(DATA IN THIS EXERCISE)

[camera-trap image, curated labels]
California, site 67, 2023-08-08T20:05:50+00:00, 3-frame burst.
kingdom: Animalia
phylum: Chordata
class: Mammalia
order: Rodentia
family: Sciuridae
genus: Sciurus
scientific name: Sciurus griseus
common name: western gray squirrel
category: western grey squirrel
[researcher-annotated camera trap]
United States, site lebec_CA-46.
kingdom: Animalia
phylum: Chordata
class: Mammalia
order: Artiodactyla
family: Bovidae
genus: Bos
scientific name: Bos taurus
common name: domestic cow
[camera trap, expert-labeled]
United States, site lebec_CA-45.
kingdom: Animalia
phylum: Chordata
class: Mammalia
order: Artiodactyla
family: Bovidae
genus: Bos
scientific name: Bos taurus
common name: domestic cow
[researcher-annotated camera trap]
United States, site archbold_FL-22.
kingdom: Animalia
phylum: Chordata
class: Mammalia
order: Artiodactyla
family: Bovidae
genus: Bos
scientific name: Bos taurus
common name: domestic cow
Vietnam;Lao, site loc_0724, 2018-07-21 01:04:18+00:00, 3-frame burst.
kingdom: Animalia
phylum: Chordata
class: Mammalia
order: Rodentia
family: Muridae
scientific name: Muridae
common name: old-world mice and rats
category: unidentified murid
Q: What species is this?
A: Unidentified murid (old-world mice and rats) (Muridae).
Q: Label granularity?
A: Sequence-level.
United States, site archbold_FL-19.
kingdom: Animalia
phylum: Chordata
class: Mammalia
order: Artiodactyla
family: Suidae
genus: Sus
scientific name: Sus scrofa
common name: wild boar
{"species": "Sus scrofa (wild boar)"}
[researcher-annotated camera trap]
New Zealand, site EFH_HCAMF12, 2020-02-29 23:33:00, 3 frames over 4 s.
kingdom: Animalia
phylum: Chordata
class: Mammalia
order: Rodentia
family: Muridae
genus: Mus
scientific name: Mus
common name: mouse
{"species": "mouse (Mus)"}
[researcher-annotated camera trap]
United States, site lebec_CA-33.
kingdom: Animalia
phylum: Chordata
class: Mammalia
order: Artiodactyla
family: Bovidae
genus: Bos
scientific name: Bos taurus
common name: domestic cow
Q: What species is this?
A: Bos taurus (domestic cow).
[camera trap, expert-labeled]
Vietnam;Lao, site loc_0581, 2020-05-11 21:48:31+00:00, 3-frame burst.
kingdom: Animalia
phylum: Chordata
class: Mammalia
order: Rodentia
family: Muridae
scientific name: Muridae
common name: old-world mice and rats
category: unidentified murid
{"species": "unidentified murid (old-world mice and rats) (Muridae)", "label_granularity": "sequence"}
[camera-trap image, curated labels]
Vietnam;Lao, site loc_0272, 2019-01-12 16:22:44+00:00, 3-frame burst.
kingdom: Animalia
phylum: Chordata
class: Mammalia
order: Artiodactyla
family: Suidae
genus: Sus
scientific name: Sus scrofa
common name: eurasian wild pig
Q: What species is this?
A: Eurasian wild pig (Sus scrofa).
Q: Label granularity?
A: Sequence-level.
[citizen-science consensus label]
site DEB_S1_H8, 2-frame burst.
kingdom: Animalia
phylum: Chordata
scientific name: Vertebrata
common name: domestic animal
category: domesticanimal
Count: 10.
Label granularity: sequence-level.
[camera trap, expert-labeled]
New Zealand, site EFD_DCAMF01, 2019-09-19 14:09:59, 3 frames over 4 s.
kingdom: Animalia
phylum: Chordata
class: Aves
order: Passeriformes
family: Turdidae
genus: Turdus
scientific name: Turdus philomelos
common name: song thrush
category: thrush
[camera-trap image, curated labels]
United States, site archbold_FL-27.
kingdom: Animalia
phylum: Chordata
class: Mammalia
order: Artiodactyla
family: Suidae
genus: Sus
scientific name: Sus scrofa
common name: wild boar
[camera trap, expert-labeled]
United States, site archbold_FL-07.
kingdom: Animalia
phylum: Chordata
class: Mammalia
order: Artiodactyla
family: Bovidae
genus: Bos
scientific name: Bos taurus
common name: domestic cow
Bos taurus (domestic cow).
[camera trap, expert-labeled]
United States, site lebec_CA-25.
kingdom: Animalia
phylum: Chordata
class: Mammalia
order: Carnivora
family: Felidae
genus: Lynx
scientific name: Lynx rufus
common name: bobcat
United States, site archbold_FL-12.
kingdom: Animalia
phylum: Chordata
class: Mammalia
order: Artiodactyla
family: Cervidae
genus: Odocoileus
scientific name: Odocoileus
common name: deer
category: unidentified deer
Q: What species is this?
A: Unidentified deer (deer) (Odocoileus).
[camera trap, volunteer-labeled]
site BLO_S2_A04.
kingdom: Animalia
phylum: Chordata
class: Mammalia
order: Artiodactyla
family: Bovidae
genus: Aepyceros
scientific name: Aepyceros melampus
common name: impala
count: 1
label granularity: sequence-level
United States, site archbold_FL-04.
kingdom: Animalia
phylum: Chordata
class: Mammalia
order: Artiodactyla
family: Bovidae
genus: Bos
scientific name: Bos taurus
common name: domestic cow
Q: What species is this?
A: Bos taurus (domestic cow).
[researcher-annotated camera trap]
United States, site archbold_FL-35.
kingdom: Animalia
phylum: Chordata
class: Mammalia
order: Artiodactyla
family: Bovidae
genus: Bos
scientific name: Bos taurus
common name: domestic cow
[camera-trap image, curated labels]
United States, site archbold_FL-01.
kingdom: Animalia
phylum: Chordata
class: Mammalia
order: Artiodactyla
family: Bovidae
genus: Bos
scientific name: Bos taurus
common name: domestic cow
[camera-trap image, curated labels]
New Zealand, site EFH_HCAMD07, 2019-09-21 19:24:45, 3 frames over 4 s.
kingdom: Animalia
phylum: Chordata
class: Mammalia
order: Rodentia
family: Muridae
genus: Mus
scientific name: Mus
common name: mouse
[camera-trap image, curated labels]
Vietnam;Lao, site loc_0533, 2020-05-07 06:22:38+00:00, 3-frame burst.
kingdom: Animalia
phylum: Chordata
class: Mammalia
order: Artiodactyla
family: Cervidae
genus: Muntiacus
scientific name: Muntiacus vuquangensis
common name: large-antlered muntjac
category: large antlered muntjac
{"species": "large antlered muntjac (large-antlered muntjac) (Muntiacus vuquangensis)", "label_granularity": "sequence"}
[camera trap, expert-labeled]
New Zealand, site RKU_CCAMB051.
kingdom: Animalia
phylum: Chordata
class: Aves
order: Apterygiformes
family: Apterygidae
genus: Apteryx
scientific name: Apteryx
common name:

(End DATA IN THIS EXERCISE)

▶ [YOUR ASSIGNMENT] Type out the whole listing once more, exactly as written.

▶ [RESULT FOR THIS EXERCISE]
[camera-trap image, curated labels]
California, site 67, 2023-08-08T20:05:50+00:00, 3-frame burst.
kingdom: Animalia
phylum: Chordata
class: Mammalia
order: Rodentia
family: Sciuridae
genus: Sciurus
scientific name: Sciurus griseus
common name: western gray squirrel
category: western grey squirrel
[researcher-annotated camera trap]
United States, site lebec_CA-46.
kingdom: Animalia
phylum: Chordata
class: Mammalia
order: Artiodactyla
family: Bovidae
genus: Bos
scientific name: Bos taurus
common name: domestic cow
[camera trap, expert-labeled]
United States, site lebec_CA-45.
kingdom: Animalia
phylum: Chordata
class: Mammalia
order: Artiodactyla
family: Bovidae
genus: Bos
scientific name: Bos taurus
common name: domestic cow
[researcher-annotated camera trap]
United States, site archbold_FL-22.
kingdom: Animalia
phylum: Chordata
class: Mammalia
order: Artiodactyla
family: Bovidae
genus: Bos
scientific name: Bos taurus
common name: domestic cow
Vietnam;Lao, site loc_0724, 2018-07-21 01:04:18+00:00, 3-frame burst.
kingdom: Animalia
phylum: Chordata
class: Mammalia
order: Rodentia
family: Muridae
scientific name: Muridae
common name: old-world mice and rats
category: unidentified murid
Q: What species is this?
A: Unidentified murid (old-world mice and rats) (Muridae).
Q: Label granularity?
A: Sequence-level.
United States, site archbold_FL-19.
kingdom: Animalia
phylum: Chordata
class: Mammalia
order: Artiodactyla
family: Suidae
genus: Sus
scientific name: Sus scrofa
common name: wild boar
{"species": "Sus scrofa (wild boar)"}
[researcher-annotated camera trap]
New Zealand, site EFH_HCAMF12, 2020-02-29 23:33:00, 3 frames over 4 s.
kingdom: Animalia
phylum: Chordata
class: Mammalia
order: Rodentia
family: Muridae
genus: Mus
scientific name: Mus
common name: mouse
{"species": "mouse (Mus)"}
[researcher-annotated camera trap]
United States, site lebec_CA-33.
kingdom: Animalia
phylum: Chordata
class: Mammalia
order: Artiodactyla
family: Bovidae
genus: Bos
scientific name: Bos taurus
common name: domestic cow
Q: What species is this?
A: Bos taurus (domestic cow).
[camera trap, expert-labeled]
Vietnam;Lao, site loc_0581, 2020-05-11 21:48:31+00:00, 3-frame burst.
kingdom: Animalia
phylum: Chordata
class: Mammalia
order: Rodentia
family: Muridae
scientific name: Muridae
common name: old-world mice and rats
category: unidentified murid
{"species": "unidentified murid (old-world mice and rats) (Muridae)", "label_granularity": "sequence"}
[camera-trap image, curated labels]
Vietnam;Lao, site loc_0272, 2019-01-12 16:22:44+00:00, 3-frame burst.
kingdom: Animalia
phylum: Chordata
class: Mammalia
order: Artiodactyla
family: Suidae
genus: Sus
scientific name: Sus scrofa
common name: eurasian wild pig
Q: What species is this?
A: Eurasian wild pig (Sus scrofa).
Q: Label granularity?
A: Sequence-level.
[citizen-science consensus label]
site DEB_S1_H8, 2-frame burst.
kingdom: Animalia
phylum: Chordata
scientific name: Vertebrata
common name: domestic animal
category: domesticanimal
Count: 10.
Label granularity: sequence-level.
[camera trap, expert-labeled]
New Zealand, site EFD_DCAMF01, 2019-09-19 14:09:59, 3 frames over 4 s.
kingdom: Animalia
phylum: Chordata
class: Aves
order: Passeriformes
family: Turdidae
genus: Turdus
scientific name: Turdus philomelos
common name: song thrush
category: thrush
[camera-trap image, curated labels]
United States, site archbold_FL-27.
kingdom: Animalia
phylum: Chordata
class: Mammalia
order: Artiodactyla
family: Suidae
genus: Sus
scientific name: Sus scrofa
common name: wild boar
[camera trap, expert-labeled]
United States, site archbold_FL-07.
kingdom: Animalia
phylum: Chordata
class: Mammalia
order: Artiodactyla
family: Bovidae
genus: Bos
scientific name: Bos taurus
common name: domestic cow
Bos taurus (domestic cow).
[camera trap, expert-labeled]
United States, site lebec_CA-25.
kingdom: Animalia
phylum: Chordata
class: Mammalia
order: Carnivora
family: Felidae
genus: Lynx
scientific name: Lynx rufus
common name: bobcat
United States, site archbold_FL-12.
kingdom: Animalia
phylum: Chordata
class: Mammalia
order: Artiodactyla
family: Cervidae
genus: Odocoileus
scientific name: Odocoileus
common name: deer
category: unidentified deer
Q: What species is this?
A: Unidentified deer (deer) (Odocoileus).
[camera trap, volunteer-labeled]
site BLO_S2_A04.
kingdom: Animalia
phylum: Chordata
class: Mammalia
order: Artiodactyla
family: Bovidae
genus: Aepyceros
scientific name: Aepyceros melampus
common name: impala
count: 1
label granularity: sequence-level
United States, site archbold_FL-04.
kingdom: Animalia
phylum: Chordata
class: Mammalia
order: Artiodactyla
family: Bovidae
genus: Bos
scientific name: Bos taurus
common name: domestic cow
Q: What species is this?
A: Bos taurus (domestic cow).
[researcher-annotated camera trap]
United States, site archbold_FL-35.
kingdom: Animalia
phylum: Chordata
class: Mammalia
order: Artiodactyla
family: Bovidae
genus: Bos
scientific name: Bos taurus
common name: domestic cow
[camera-trap image, curated labels]
United States, site archbold_FL-01.
kingdom: Animalia
phylum: Chordata
class: Mammalia
order: Artiodactyla
family: Bovidae
genus: Bos
scientific name: Bos taurus
common name: domestic cow
[camera-trap image, curated labels]
New Zealand, site EFH_HCAMD07, 2019-09-21 19:24:45, 3 frames over 4 s.
kingdom: Animalia
phylum: Chordata
class: Mammalia
order: Rodentia
family: Muridae
genus: Mus
scientific name: Mus
common name: mouse
[camera-trap image, curated labels]
Vietnam;Lao, site loc_0533, 2020-05-07 06:22:38+00:00, 3-frame burst.
kingdom: Animalia
phylum: Chordata
class: Mammalia
order: Artiodactyla
family: Cervidae
genus: Muntiacus
scientific name: Muntiacus vuquangensis
common name: large-antlered muntjac
category: large antlered muntjac
{"species": "large antlered muntjac (large-antlered muntjac) (Muntiacus vuquangensis)", "label_granularity": "sequence"}
[camera trap, expert-labeled]
New Zealand, site RKU_CCAMB051.
kingdom: Animalia
phylum: Chordata
class: Aves
order: Apterygiformes
family: Apterygidae
genus: Apteryx
scientific name: Apteryx
common name:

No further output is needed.